Not all parameters can be overridden when resuming from a checkpoint this way.

Understanding the output

Simulation results are output in a HDF5 data file job.out.h5 containing the simulation parameters, measurements of the observables along with binning analyses. This file follows the standard format used in the example codes of the ALPSCore project; please refer to their documentation for details.

Acknowledgements

These codes make use of the ALPSCore library, based on the original ALPS project. ALPSCore makes use of the HDF5 data format, as well as the Boost C++ libraries. We also rely on some functionality of the Froehlich polaron lecture notes and code, and on the TKSVM library.

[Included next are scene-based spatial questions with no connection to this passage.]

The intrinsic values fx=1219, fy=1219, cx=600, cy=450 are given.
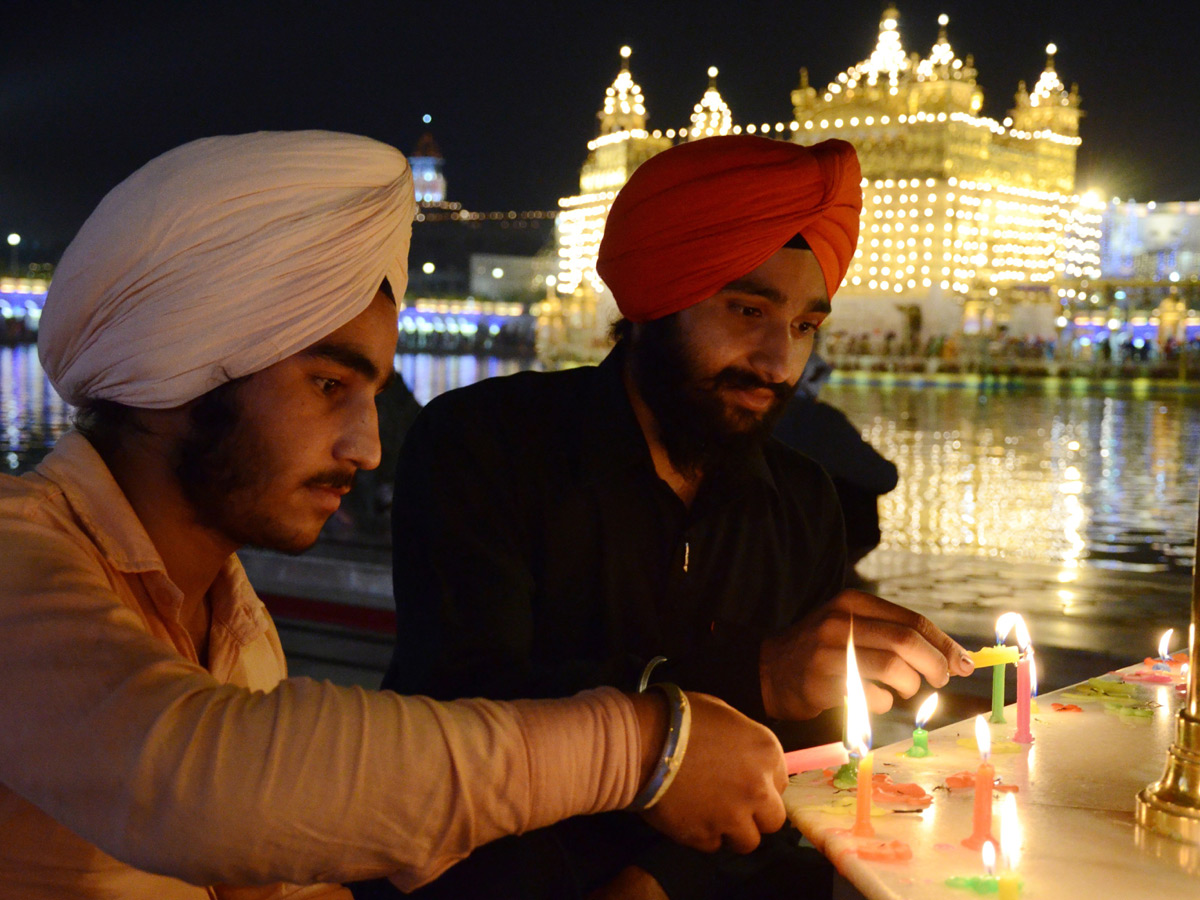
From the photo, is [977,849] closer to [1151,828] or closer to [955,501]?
[1151,828]

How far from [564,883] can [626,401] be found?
0.86 m

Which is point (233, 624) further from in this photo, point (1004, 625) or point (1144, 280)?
point (1144, 280)

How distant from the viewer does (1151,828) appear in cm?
139

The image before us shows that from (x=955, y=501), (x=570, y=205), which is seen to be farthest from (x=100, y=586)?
(x=570, y=205)

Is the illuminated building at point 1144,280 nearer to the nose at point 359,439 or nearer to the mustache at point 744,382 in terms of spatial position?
the mustache at point 744,382

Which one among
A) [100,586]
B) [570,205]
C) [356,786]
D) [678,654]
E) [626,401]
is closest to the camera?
[356,786]

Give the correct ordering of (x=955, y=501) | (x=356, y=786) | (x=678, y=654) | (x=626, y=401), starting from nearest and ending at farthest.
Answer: (x=356, y=786), (x=678, y=654), (x=626, y=401), (x=955, y=501)

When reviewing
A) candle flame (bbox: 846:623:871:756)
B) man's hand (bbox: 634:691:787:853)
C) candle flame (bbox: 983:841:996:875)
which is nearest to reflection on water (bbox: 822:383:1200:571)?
candle flame (bbox: 846:623:871:756)

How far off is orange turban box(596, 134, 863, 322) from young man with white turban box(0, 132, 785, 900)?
735 mm

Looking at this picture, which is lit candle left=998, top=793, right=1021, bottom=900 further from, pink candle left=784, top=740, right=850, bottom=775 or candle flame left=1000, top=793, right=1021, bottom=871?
pink candle left=784, top=740, right=850, bottom=775

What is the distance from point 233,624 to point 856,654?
846mm

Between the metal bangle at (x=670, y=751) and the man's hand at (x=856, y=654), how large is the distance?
1.94 ft

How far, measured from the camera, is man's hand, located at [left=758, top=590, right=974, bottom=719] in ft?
5.40

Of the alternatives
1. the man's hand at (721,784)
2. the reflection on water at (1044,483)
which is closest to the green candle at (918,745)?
the man's hand at (721,784)
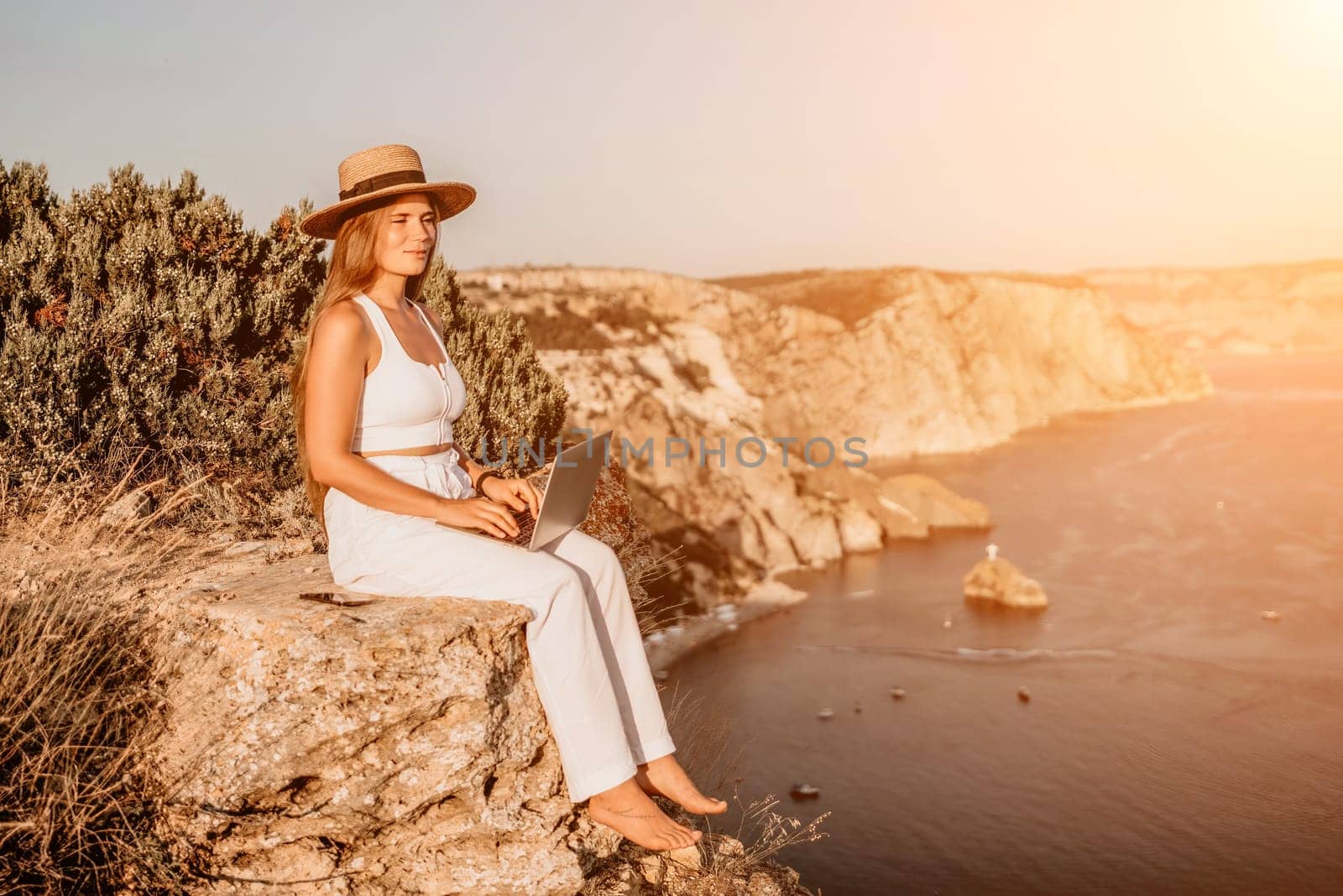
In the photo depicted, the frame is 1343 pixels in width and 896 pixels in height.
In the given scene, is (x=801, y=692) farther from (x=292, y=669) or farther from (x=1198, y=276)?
(x=1198, y=276)

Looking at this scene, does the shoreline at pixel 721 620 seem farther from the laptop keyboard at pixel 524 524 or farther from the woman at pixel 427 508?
the woman at pixel 427 508

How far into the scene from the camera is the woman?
303 cm

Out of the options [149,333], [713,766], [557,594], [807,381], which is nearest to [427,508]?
[557,594]

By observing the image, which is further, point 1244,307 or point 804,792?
point 1244,307

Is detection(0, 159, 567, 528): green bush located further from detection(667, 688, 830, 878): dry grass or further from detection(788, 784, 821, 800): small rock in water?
detection(788, 784, 821, 800): small rock in water

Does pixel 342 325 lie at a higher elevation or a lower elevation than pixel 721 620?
higher

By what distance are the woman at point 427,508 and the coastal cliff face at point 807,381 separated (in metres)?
28.6

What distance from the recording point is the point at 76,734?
2.93m

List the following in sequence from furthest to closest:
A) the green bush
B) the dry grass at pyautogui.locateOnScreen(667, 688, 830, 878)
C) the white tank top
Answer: the green bush, the dry grass at pyautogui.locateOnScreen(667, 688, 830, 878), the white tank top

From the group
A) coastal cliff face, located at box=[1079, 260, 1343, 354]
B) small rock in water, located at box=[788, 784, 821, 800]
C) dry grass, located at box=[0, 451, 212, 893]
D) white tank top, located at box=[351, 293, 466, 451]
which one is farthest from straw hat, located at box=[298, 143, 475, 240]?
coastal cliff face, located at box=[1079, 260, 1343, 354]

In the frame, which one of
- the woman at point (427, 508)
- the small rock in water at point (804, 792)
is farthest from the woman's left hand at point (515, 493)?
the small rock in water at point (804, 792)

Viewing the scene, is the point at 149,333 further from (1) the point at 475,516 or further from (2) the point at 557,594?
(2) the point at 557,594

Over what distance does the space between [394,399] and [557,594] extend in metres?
0.89

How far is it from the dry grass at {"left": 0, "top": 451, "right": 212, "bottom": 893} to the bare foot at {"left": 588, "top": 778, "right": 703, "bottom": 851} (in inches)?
51.2
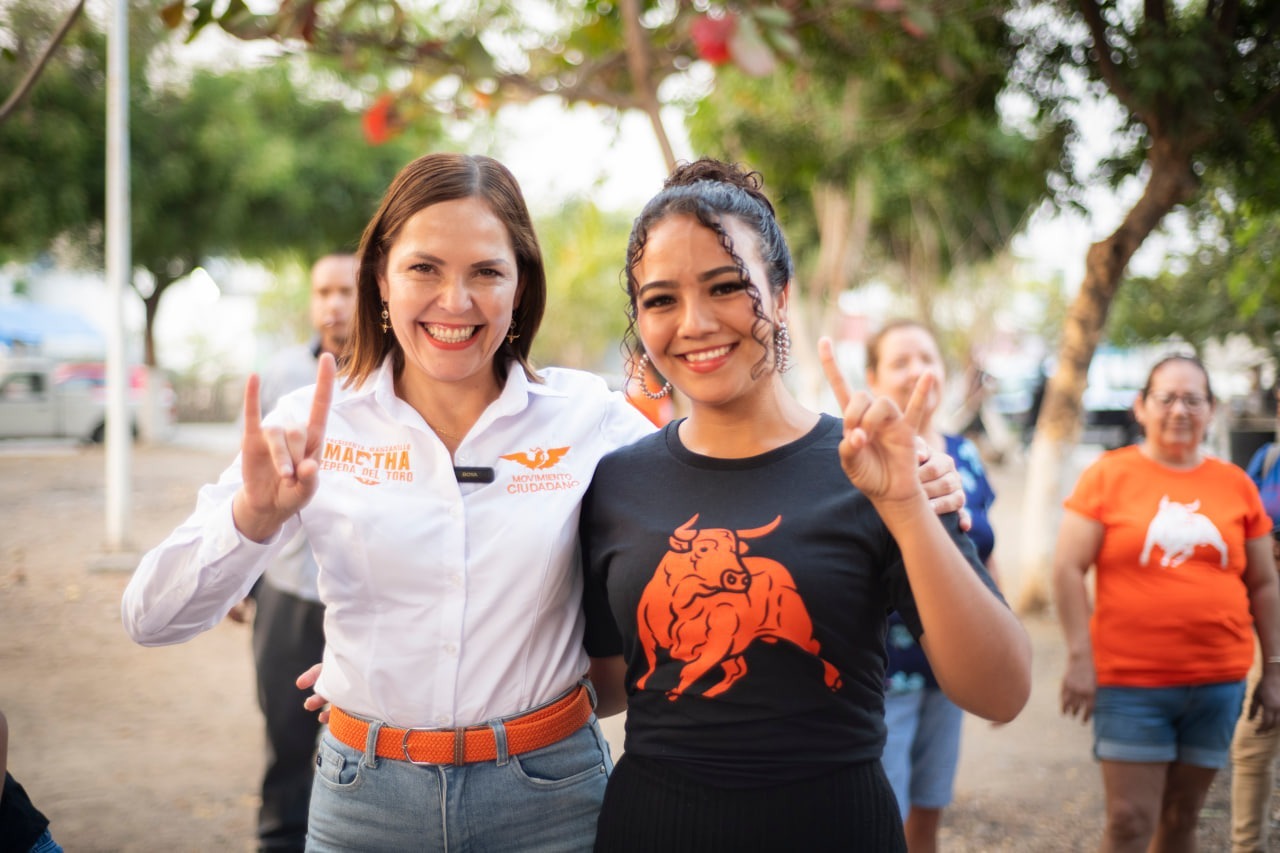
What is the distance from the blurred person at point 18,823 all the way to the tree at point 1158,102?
5695 mm

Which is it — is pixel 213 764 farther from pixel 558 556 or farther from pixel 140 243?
pixel 140 243

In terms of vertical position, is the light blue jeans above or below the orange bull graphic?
below

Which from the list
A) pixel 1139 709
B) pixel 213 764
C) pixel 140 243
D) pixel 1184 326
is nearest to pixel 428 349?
pixel 1139 709

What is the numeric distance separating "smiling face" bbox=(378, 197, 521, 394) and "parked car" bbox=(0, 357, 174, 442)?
54.7ft

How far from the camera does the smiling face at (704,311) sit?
1899 millimetres

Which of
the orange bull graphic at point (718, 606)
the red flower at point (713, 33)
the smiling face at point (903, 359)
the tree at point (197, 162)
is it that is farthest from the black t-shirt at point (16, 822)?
the tree at point (197, 162)

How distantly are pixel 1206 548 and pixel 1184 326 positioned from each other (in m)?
11.1

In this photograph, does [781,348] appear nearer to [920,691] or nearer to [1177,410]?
[920,691]

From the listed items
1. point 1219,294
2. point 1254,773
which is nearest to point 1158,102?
point 1254,773

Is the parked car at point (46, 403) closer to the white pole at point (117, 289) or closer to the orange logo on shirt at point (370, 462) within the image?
the white pole at point (117, 289)

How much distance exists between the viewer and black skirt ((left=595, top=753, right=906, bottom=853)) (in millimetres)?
1797

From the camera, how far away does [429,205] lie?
2062 millimetres

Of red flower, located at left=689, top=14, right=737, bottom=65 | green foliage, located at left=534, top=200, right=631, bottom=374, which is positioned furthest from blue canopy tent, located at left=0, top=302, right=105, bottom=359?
red flower, located at left=689, top=14, right=737, bottom=65

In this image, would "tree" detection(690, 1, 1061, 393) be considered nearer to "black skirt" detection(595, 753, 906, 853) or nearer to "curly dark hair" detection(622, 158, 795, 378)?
"curly dark hair" detection(622, 158, 795, 378)
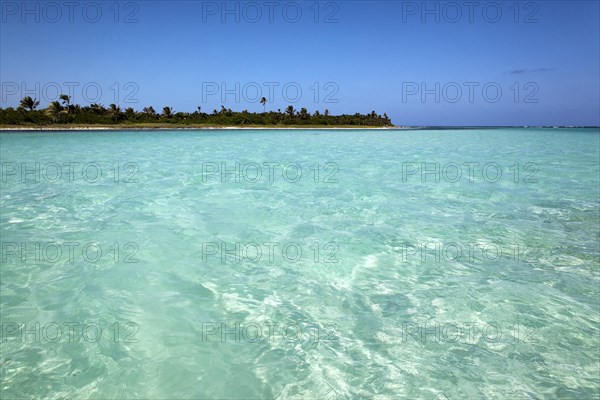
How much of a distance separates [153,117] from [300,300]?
118372 millimetres

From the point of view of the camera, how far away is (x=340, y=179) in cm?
1574

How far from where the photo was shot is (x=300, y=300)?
5000 mm

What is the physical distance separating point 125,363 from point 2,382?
3.37 ft

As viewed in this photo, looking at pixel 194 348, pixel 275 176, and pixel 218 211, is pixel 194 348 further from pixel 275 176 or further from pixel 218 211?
pixel 275 176

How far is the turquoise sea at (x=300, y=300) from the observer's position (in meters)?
3.44

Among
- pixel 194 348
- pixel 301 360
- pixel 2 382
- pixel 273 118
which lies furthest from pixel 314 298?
pixel 273 118

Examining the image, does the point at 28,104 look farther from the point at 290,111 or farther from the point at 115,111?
the point at 290,111

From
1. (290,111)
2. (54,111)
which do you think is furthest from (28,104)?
(290,111)

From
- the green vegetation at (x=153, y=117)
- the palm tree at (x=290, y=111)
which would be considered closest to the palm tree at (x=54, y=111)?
the green vegetation at (x=153, y=117)

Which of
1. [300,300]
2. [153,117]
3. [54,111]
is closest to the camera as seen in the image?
[300,300]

Related Open Source Software

There are a number of open-source software packages available for quantum Monte Carlo simulations. Here we list some of them. The list is non-exhaustive and we will be happy to add yours provided it qualifies:

  • Applications and Libraries for Physics Simulations: ALPS -- currently down and no longer maintained
  • The Core libraries of the previously mentioned ALPS project, and which are used in this project: ALPSCore
  • A portal Site of Material Science Simulations: MateriApps
  • Algorithm for Lattice Fermions: ALF
  • Project for advancement of software usability in materials science(PASUMS): 2DMAT
  • Directed worms in the continuous time path integral representation for a S=1/2 antiferromagnetic Heisenberg chain in a longitudinal field: worms
  • Toolbox for Research on Interacting Quantum Systems: TRIQS
  • The Machine-Learning toolbox for Quantum Physics: Netket
  • The tensorial Kernel Support vector Machine project for interpretation and classification of classical Monte Carlo spin systems: TKSVM

License

Copyright © 2022 Nicolas Sadoune and Lode Pollet

This program is free software: you can redistribute it and/or modify it under the terms of the GNU General Public License as published by the Free Software Foundation, either version 3 of the License, or (at your option) any later version.

This program is distributed in the hope that it will be useful, but WITHOUT ANY WARRANTY; without even the implied warranty of MERCHANTABILITY or FITNESS FOR A PARTICULAR PURPOSE. See the GNU General Public License for more details.

A copy of the GNU General Public License is available in the file LICENSE.txt.